• **BLOC DE TEXTE**

+---+

Le 25 novembre 2025 s’ouvraient les auditions de la commission d’enquête visant à évaluer la neutralité et le financement de l’audiovisuel public. Les commissaires de cette enquête recevaient en premier lieu les membres de l’Autorité de régulation de la communication audiovisuelle et numérique (ARCOM).
Un équilibre revendiqué
C’est avec une semonce que le président de la commission d’enquête sur la neutralité, le fonctionnement et le financement de l’audiovisuel public, Jérémie Patrier-Leitus (Horizons), a ouvert les travaux de ce travail parlementaire issu du groupe UDR : et dont le rapporteur est le député YDR Charles Alloncle (9ᵉ circonscription de l’Hérault). Pour le député Horizons, la commission ne devra pas donner lieu à un spectacle public et devra faire preuve d’un certain équilibre dans les propos. Un rappel sans doute destiné à éviter une nouvelle commission d’enquête sulfureuse à l’image de celle menée par le groupe LFI à l’encontre des médias détenus par Vincent Bolloré.
ARCOM : missions et bilan
Dans son propos liminaire, le président Martin Ajdari a détaillé les missions de l’ARCOM et certains de ses résultats : il a ainsi indiqué qu’en plus des questions de règles éditoriales (pour lesquelles l’ARCOM a traité 646 dossiers pour 31 éditeurs privés contre 202 dossiers issus de chaînes et de stations publiques), l’ARCOM se chargeait d’évaluer la question du pluralisme qui demeurait un sujet « épineux » à « affiner ». Il a également rappelé que France Télévisions et l’audiovisuel public représentaient la moitié du volume national d’informations diffusées. Le président a également souligné que ce service public faisait face à une remise en cause notamment due à son financement, soulignant que si son coût pouvait sembler élevé (9,3 milliards d’euros pour France Télévisions, Radio France et ses corollaires), celui-ci avait diminué et demeurait moins conséquent que ses homologues étrangers. Il ajoutera ensuite que la situation financière de France Télévisions était en grande partie due à l’abandon de la plateforme SALTO (du fait du désistement de TF1), qui avait généré beaucoup de dépenses.

+---+

• **LIGNES FOURNIES**
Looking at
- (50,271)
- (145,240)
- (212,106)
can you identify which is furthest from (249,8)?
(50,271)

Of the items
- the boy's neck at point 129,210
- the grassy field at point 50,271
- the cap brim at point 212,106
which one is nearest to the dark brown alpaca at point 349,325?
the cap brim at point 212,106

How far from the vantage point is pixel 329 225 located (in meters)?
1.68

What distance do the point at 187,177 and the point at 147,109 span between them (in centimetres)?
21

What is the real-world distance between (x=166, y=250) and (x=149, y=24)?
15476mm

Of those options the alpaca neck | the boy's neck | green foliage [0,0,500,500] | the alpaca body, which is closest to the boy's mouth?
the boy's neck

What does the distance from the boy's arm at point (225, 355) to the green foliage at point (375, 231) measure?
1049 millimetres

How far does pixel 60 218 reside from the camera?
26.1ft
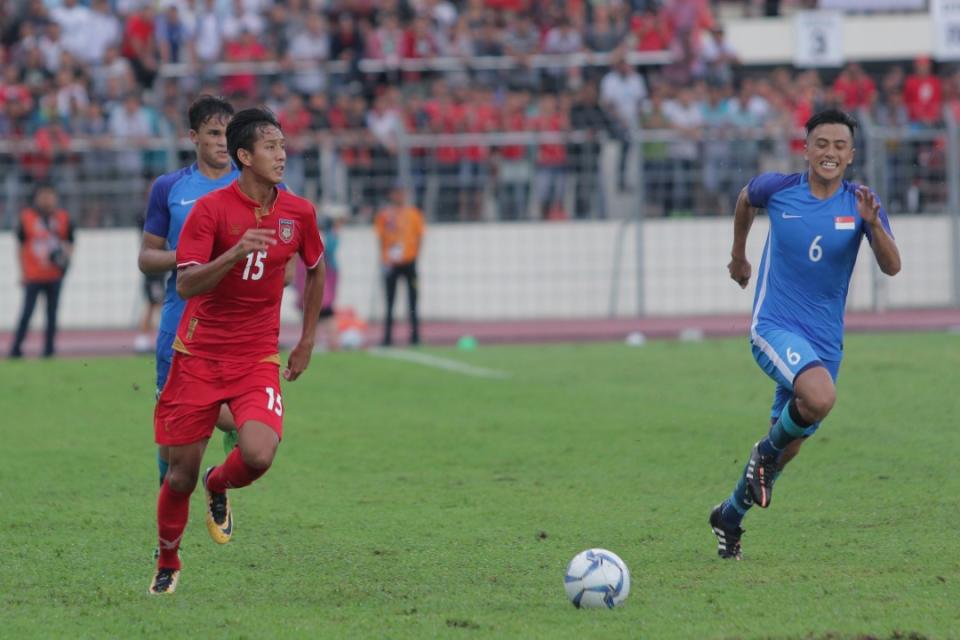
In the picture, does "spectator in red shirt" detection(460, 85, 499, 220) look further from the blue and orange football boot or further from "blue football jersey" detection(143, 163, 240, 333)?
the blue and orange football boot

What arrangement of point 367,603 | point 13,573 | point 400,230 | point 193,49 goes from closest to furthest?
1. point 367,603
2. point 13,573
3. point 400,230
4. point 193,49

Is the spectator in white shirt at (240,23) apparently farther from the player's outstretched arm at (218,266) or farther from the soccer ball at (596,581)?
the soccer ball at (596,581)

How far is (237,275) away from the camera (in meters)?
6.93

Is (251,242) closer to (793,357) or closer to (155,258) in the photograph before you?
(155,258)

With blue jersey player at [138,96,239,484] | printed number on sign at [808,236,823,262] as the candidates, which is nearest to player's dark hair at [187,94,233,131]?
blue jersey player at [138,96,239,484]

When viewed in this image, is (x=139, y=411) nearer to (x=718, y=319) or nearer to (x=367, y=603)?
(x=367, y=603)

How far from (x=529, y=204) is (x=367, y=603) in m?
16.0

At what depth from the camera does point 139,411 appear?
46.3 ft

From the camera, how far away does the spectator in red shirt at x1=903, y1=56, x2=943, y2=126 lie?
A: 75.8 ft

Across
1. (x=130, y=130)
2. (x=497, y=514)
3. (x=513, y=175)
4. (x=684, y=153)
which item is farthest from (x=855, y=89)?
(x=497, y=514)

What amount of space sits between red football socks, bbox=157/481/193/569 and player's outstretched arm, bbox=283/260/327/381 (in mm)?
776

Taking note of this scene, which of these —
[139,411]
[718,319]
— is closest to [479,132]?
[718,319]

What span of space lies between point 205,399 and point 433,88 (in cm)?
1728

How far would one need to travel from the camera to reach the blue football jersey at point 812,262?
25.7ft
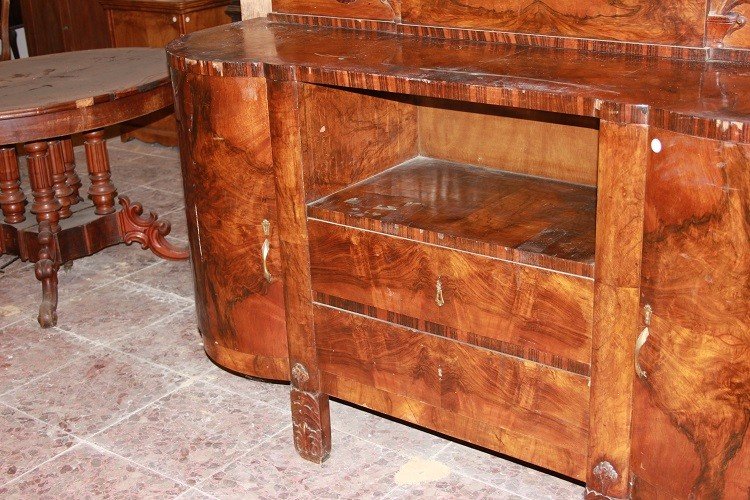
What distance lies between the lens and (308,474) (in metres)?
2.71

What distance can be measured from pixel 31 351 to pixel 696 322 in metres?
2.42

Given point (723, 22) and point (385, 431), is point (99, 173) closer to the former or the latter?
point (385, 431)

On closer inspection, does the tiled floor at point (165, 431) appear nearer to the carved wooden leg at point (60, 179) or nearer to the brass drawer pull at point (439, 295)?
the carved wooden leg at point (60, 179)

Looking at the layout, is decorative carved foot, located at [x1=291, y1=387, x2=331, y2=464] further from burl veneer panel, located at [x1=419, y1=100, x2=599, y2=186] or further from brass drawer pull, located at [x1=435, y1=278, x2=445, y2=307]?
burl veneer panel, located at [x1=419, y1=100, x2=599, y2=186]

+---+

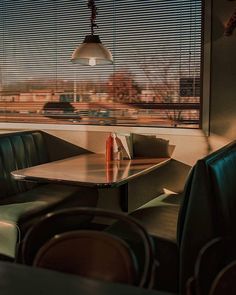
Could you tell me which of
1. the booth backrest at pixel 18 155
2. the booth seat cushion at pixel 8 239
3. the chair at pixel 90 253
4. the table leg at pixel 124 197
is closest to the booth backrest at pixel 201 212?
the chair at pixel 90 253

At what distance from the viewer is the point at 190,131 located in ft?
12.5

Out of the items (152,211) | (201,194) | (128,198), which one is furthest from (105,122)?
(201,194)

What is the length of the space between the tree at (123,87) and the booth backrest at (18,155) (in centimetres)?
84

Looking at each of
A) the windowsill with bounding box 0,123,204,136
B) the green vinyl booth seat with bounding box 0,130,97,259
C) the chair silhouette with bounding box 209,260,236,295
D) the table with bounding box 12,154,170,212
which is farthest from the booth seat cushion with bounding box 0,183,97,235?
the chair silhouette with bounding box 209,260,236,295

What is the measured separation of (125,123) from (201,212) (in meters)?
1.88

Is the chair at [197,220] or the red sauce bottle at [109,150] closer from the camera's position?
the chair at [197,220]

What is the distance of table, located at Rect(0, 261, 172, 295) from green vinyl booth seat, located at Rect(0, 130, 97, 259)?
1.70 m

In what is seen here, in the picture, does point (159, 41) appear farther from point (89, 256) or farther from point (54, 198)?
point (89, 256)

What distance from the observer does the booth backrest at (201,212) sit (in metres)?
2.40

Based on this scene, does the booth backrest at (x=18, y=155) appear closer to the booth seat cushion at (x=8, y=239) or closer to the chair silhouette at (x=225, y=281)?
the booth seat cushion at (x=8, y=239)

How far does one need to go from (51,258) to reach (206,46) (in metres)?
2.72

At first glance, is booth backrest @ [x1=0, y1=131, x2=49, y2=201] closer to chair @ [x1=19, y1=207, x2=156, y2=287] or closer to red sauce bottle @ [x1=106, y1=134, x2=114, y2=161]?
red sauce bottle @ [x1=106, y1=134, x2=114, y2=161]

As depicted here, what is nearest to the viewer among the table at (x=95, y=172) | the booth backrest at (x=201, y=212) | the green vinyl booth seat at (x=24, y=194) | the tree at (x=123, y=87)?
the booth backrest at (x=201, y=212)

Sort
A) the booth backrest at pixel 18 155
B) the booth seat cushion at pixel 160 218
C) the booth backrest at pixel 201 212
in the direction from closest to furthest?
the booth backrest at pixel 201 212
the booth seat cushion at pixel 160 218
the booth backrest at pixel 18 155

+---+

• **SÉRIE D'EXERCICES**
1 – Quelles personnes le texte sur l'audiovisuel public nomme-t-il ?
2 – Recopiez le passage du texte sur l'audiovisuel public qui commence par « Le 25 novembre » et se termine par « et numérique (ARCOM). ».

• **CORRIGÉS**
1 – Jérémie Patrier-Leitus, Charles Alloncle, Vincent Bolloré, Martin Ajdari

2 –
Le 25 novembre 2025 s’ouvraient les auditions de la commission d’enquête visant à évaluer la neutralité et le financement de l’audiovisuel public. Les commissaires de cette enquête recevaient en premier lieu les membres de l’Autorité de régulation de la communication audiovisuelle et numérique (ARCOM).